Hip-hop may have been born in the Bronx almost 40 years ago, but its impact is felt in music around the world. As the hip-hop scene continues to diversify in sound, ethnic influences and more true to its “adolescent” years in the 1980s, politics, a man named Reyne Brady tosses his hat into the game roughly 90 minutes north of Sydney, the most populous city of Australia and Oceania.
Brady has been plugging away at his craft for 13 years and has accomplished much to be proud of. He’s achieved spins on international airwaves, youth leadership opportunities and has even taught workshops at the University of New South Whales on hip-hop, his greatest passion.
Here, Reyne Brady (pronounced “rain”) AKA MUGZY, the 27-year-old old hip-hop artist from the Central Coast, shares his story.
MACG MAGAZINE (MM): How did you get started on your craft?
MUGZY (M): I became interested in hip-hop music and the culture of hip-hop when I was 14, so 2005 my early years in high school. Around that time I guess you could say I was a bit of a loner, which caused me to get bullied a lot. Also, my grades were failing and I had no avenue where I would be in life when I finished school. So, I bought myself an iPod and started listening to artists such as Eminem, 50 Cent and Tupac. [Eminem] was the one I could relate to the most (even to this day). I know it sounds cliché because I’m a “typical white boy,” but just the aggression in his wordplay and lyrics kinda gave me a voice to say, “I don’t give a f***,” a platform to fight back an take no sh** in this world.
“Starting off, I would drop down small rhymes in my workbook, but I knew if I wanted to progress I would have to write full songs. Also, I knew if I wanted to be known or respected by the general hip-hop community, then I would have to do my homework, take a trip back in time where it all started in the ”70s in South Bronx and learn bit by bit.
MM: What does your work/most recent project mean to you?
M: As an artist, I like to acknowledge that the more opportunities or the more projects you can get on to branch out your brand is 100 percent key. It doesn’t matter if it’s big, medium or small. If it’s an opportunity to showcase yourself, then DO IT. My achievements showcase every opportunity I’ve been granted, and it puts a smile on my face. It’s the fact that I’ve been a one-man army since day one — no manager, no street team, no label. Just me, MUGZY. I’ve seen many up-and-coming artists over the years hire managers or buy street team support and become extremely lazy with the hustle. After a few years, you never hear from them. With me doing all the work on my own, does it show who wants it more?
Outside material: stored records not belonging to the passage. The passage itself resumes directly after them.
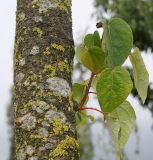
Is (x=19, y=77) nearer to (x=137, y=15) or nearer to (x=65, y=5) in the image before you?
(x=65, y=5)

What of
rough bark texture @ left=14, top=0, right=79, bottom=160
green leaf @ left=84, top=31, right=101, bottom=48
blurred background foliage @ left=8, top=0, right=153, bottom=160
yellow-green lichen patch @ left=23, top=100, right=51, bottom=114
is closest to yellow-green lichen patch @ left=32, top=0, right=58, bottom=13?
rough bark texture @ left=14, top=0, right=79, bottom=160

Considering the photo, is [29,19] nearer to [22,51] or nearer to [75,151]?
[22,51]

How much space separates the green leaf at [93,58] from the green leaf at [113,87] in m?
0.05

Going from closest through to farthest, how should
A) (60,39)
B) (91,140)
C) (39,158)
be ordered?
(39,158) < (60,39) < (91,140)

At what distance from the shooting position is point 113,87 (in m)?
0.95

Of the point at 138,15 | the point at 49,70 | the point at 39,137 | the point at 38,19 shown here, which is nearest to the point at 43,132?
the point at 39,137

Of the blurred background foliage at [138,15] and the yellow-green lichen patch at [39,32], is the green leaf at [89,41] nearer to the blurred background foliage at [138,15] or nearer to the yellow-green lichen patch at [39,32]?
the yellow-green lichen patch at [39,32]

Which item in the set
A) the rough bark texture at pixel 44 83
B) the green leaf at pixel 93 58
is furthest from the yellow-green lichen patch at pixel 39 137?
the green leaf at pixel 93 58

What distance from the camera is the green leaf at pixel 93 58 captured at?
986mm

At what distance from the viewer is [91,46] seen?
3.31 feet

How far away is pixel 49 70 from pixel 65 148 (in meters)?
0.15

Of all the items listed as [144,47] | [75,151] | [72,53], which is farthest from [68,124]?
[144,47]

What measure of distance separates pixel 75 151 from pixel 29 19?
0.95 ft

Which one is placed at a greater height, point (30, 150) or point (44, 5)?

MM: Who would be a dream collaboration?
M: 50 Cent, Eminem, Nas, DMX, Rakim, Shaggy 2 Dope, Alicia Keys, Prince (RIP).
MM: As you’re planning your upcoming project, what are you excited for your supporters to see/hear?
M: My secnd album (“Understand Me”) released in 2013, so it’s been five years since I’ve released anything because I’ve been getting into a lot of acting. But I miss music so much, especially the high/adrenaline of crafting new work. So, I’ve got a ton of work to do. I have a ton of beats on standby and instrumentals from others, like Greek producer Yanni.
For my third album, I want to an A and B side so I can push as much music/craft out as possible. I can’t wait. It’s gonna be one hell of a rollercoaster!
MM: Your passion for music is real, but what about your down time? What do you enjoy doing in your free time?
M: Hitting the court and playin’ some ball. I’m pretty nasty on the court. Any Aussie readers seeing this hit, me up sometime for a game!
MM: If there is one thing that you could say to people wanting to do what you do, what would it be?
M: The BEST advice I can give to any artist who wanna get into the music industry is this:
Don’t think ya gonna be an overnight celeb when you first pick up the pen, thinking its all fun and games, making it look easy because it’s 100 percent NOT. This industry will cheat you in so many different ways, it’s not funny. It will bring you to your knees to the point of failure and making you doubt yourself or wanting to give up.
But if you’re willing to hustle daily because you genuinely love hip-hop or love music, and are willing to go down that long, hard road of wanting this dream more than anything else in the world — not because it’s a phase, you want stardom or you want to be a celeb — If it’s because of the LOVE and hip-hop, then you have my 100 percent full respect.